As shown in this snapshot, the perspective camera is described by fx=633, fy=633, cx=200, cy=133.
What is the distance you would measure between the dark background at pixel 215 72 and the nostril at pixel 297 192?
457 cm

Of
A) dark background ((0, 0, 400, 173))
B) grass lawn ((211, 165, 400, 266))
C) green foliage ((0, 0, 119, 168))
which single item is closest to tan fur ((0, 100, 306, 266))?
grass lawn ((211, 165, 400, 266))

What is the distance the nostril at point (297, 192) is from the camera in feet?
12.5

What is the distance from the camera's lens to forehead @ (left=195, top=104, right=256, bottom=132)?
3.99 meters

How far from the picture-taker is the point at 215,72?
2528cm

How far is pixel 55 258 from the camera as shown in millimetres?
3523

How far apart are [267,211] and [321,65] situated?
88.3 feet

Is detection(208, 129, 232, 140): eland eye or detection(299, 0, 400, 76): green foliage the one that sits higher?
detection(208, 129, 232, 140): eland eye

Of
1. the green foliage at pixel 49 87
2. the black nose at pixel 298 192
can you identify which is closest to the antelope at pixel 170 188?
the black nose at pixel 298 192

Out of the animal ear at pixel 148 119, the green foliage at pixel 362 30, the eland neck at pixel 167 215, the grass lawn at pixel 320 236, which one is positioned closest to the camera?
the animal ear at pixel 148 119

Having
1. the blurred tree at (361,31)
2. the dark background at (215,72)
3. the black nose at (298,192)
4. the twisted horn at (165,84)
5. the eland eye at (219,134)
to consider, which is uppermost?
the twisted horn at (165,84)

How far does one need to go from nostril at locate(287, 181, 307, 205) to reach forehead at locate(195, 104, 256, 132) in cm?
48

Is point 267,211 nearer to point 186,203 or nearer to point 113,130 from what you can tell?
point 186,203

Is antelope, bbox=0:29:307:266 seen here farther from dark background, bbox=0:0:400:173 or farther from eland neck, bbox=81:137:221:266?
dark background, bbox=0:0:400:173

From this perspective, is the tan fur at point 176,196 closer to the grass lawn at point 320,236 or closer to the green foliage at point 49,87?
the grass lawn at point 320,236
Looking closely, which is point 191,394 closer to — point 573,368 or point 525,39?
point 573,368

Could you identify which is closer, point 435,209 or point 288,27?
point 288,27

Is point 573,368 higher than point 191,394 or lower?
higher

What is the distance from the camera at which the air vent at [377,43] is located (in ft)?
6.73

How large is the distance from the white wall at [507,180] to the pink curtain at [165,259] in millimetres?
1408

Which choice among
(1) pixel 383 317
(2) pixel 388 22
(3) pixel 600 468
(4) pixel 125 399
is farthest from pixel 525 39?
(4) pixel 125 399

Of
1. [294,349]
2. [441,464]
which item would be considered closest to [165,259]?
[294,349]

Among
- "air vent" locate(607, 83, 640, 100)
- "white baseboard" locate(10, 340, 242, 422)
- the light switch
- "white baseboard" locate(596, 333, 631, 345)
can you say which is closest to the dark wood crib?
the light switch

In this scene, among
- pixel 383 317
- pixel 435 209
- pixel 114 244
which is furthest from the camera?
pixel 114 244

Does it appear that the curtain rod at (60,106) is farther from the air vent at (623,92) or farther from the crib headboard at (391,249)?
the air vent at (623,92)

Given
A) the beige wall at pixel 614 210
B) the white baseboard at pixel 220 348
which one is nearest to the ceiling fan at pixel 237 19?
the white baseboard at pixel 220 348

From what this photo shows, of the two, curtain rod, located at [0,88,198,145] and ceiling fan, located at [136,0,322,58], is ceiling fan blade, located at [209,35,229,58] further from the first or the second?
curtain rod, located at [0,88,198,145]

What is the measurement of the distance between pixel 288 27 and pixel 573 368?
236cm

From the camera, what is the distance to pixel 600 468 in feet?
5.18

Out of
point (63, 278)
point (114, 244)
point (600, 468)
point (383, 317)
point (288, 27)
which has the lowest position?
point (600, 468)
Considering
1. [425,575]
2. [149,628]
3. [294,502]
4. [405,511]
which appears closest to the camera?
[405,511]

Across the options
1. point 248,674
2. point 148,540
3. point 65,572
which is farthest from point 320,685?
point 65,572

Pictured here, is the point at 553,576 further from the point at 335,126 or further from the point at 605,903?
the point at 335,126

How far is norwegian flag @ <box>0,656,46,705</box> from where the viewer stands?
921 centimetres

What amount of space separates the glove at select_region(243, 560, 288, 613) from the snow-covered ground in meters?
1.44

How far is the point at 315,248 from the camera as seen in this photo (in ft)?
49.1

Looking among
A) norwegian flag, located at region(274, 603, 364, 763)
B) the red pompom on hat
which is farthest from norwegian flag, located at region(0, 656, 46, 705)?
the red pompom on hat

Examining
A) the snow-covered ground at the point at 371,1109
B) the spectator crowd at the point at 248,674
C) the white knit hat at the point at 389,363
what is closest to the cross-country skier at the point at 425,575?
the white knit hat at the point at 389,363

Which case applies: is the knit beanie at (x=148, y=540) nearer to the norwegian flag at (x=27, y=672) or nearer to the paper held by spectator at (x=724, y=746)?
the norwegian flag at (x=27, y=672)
______
#### What the task requires:
Reproduce all of the data above word for word, line by line.

#### Solved problem:
As shown in this snapshot, the perspective camera is described by fx=633, fy=633, cx=200, cy=133.
What is the distance you would measure between the dark background at pixel 215 72 and the nostril at pixel 297 192?
457 cm

Of
A) dark background ((0, 0, 400, 173))
B) grass lawn ((211, 165, 400, 266))
C) green foliage ((0, 0, 119, 168))
which single item is closest to tan fur ((0, 100, 306, 266))?
grass lawn ((211, 165, 400, 266))

What is the distance the nostril at point (297, 192) is from the camera in feet?
12.5

What is the distance from the camera's lens to forehead @ (left=195, top=104, right=256, bottom=132)?
3.99 meters

How far from the picture-taker is the point at 215,72?
2528cm

How far is pixel 55 258 from the camera as shown in millimetres?
3523

How far apart are [267,211] and [321,65] situated?
88.3 feet

Is detection(208, 129, 232, 140): eland eye or detection(299, 0, 400, 76): green foliage the one that sits higher?
detection(208, 129, 232, 140): eland eye

Of
1. the green foliage at pixel 49 87
2. the black nose at pixel 298 192
can you identify which is closest to the antelope at pixel 170 188?
the black nose at pixel 298 192

Out of the animal ear at pixel 148 119, the green foliage at pixel 362 30, the eland neck at pixel 167 215, the grass lawn at pixel 320 236, which one is positioned closest to the camera?
the animal ear at pixel 148 119

Having
1. the blurred tree at (361,31)
2. the dark background at (215,72)
3. the black nose at (298,192)
4. the twisted horn at (165,84)
5. the eland eye at (219,134)
to consider, which is uppermost?
the twisted horn at (165,84)

How far does one need to go from nostril at locate(287, 181, 307, 205) to reach forehead at locate(195, 104, 256, 132) in cm?
48

Is point 267,211 nearer to point 186,203 or nearer to point 113,130 from what you can tell?
point 186,203

Is antelope, bbox=0:29:307:266 seen here farther from dark background, bbox=0:0:400:173 or farther from eland neck, bbox=81:137:221:266?
dark background, bbox=0:0:400:173

From this perspective, is the tan fur at point 176,196 closer to the grass lawn at point 320,236 or closer to the green foliage at point 49,87?
the grass lawn at point 320,236
Looking closely, which is point 191,394 closer to — point 573,368 or point 525,39?
point 573,368

Could you identify which is closer, point 435,209 or point 288,27?
point 288,27

Is point 573,368 higher than point 191,394 or lower?
higher

What is the distance from the camera at which the air vent at [377,43] is located (in ft)?
6.73

How large is the distance from the white wall at [507,180] to the pink curtain at [165,259] in millimetres?
1408

Which choice among
(1) pixel 383 317
(2) pixel 388 22
(3) pixel 600 468
(4) pixel 125 399
is farthest from pixel 525 39?
(4) pixel 125 399

Of
1. [294,349]
2. [441,464]
which item would be considered closest to [165,259]?
[294,349]

Among
- "air vent" locate(607, 83, 640, 100)
- "white baseboard" locate(10, 340, 242, 422)
- the light switch
- "white baseboard" locate(596, 333, 631, 345)
can you say which is closest to the dark wood crib?
the light switch

In this scene, among
- pixel 383 317
- pixel 435 209
- pixel 114 244
which is furthest from the camera?
pixel 114 244

Does it appear that the curtain rod at (60,106) is farther from the air vent at (623,92) or farther from the crib headboard at (391,249)?
the air vent at (623,92)

Given
A) the beige wall at pixel 614 210
B) the white baseboard at pixel 220 348
which one is nearest to the ceiling fan at pixel 237 19?
the white baseboard at pixel 220 348

From what this photo shows, of the two, curtain rod, located at [0,88,198,145] and ceiling fan, located at [136,0,322,58], is ceiling fan blade, located at [209,35,229,58] further from the first or the second?
curtain rod, located at [0,88,198,145]

What is the measurement of the distance between pixel 288 27 and pixel 573 368?
236cm

From the camera, what is the distance to pixel 600 468 in feet?
5.18

Out of
point (63, 278)
point (114, 244)
point (600, 468)
point (383, 317)
point (288, 27)
which has the lowest position?
point (600, 468)
Considering
1. [425,575]
2. [149,628]
3. [294,502]
4. [405,511]
which appears closest to the camera?
[405,511]

Across the options
1. point 248,674
2. point 148,540
3. point 65,572
which is farthest from point 320,685?
point 65,572

Pictured here, is the point at 553,576 further from the point at 335,126 or further from the point at 605,903?
the point at 335,126

How far is norwegian flag @ <box>0,656,46,705</box> from where the viewer stands?
921 centimetres

What amount of space separates the glove at select_region(243, 560, 288, 613) from the snow-covered ground in meters?
1.44

How far is the point at 315,248 from the camera as seen in this photo (in ft)?
49.1

Looking among
A) norwegian flag, located at region(274, 603, 364, 763)
B) the red pompom on hat
which is farthest from norwegian flag, located at region(0, 656, 46, 705)?
the red pompom on hat

Examining
A) the snow-covered ground at the point at 371,1109
B) the spectator crowd at the point at 248,674
C) the white knit hat at the point at 389,363
what is closest to the cross-country skier at the point at 425,575?
the white knit hat at the point at 389,363

Which case applies: is the knit beanie at (x=148, y=540) nearer to the norwegian flag at (x=27, y=672) or nearer to the paper held by spectator at (x=724, y=746)?
the norwegian flag at (x=27, y=672)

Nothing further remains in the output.